**PROBLEM TO SOLVE**. Pull out every line in the records below that contains the string "pedestrian", matching its case.

##########

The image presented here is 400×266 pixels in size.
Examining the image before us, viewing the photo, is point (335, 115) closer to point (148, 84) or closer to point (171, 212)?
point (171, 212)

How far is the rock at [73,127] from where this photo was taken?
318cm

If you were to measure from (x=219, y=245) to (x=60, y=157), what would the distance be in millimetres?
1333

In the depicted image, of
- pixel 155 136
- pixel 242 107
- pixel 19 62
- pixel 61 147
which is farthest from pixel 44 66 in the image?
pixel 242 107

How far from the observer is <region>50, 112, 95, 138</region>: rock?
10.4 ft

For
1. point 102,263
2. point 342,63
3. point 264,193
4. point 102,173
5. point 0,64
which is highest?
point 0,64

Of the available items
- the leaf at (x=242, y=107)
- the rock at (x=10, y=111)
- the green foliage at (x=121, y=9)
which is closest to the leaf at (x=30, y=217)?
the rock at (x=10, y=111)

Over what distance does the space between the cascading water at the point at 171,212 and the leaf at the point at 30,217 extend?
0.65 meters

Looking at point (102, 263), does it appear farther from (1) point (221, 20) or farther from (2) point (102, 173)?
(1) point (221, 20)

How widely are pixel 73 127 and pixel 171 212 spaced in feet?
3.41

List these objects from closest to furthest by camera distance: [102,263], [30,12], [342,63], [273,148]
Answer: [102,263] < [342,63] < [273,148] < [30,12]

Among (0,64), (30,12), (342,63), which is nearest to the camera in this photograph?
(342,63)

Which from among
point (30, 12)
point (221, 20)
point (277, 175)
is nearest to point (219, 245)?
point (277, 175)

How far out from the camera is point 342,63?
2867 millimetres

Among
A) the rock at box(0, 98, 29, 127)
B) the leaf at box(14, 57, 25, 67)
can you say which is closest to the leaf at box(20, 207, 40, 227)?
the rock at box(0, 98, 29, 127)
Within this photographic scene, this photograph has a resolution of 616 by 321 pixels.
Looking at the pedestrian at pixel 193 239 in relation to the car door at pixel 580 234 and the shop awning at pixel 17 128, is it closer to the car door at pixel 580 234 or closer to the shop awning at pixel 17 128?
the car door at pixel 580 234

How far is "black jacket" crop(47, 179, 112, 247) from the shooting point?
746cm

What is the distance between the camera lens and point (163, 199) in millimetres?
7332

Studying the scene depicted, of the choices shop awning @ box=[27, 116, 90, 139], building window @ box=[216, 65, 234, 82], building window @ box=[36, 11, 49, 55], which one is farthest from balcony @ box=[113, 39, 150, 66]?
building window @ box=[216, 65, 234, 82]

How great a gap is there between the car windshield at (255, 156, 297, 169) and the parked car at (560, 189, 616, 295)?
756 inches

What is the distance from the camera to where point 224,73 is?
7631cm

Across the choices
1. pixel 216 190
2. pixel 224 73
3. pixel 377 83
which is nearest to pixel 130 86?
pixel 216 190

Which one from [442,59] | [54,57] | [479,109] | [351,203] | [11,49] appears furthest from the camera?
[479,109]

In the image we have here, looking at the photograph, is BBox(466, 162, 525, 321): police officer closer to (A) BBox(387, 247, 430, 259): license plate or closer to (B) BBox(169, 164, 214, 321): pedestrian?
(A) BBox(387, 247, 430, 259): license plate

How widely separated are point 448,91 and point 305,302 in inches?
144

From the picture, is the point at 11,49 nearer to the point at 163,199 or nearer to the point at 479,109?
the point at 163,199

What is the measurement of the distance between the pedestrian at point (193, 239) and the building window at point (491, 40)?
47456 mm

##########

**ANSWER TO THIS PROBLEM**.
Looking at the pedestrian at pixel 193 239 in relation to the car door at pixel 580 234 and the shop awning at pixel 17 128, is it closer to the car door at pixel 580 234 or closer to the shop awning at pixel 17 128?
In the image we have here, looking at the photograph, is BBox(466, 162, 525, 321): police officer closer to (A) BBox(387, 247, 430, 259): license plate or closer to (B) BBox(169, 164, 214, 321): pedestrian?
What is the measurement of the distance between the pedestrian at point (193, 239) and the building window at point (491, 40)?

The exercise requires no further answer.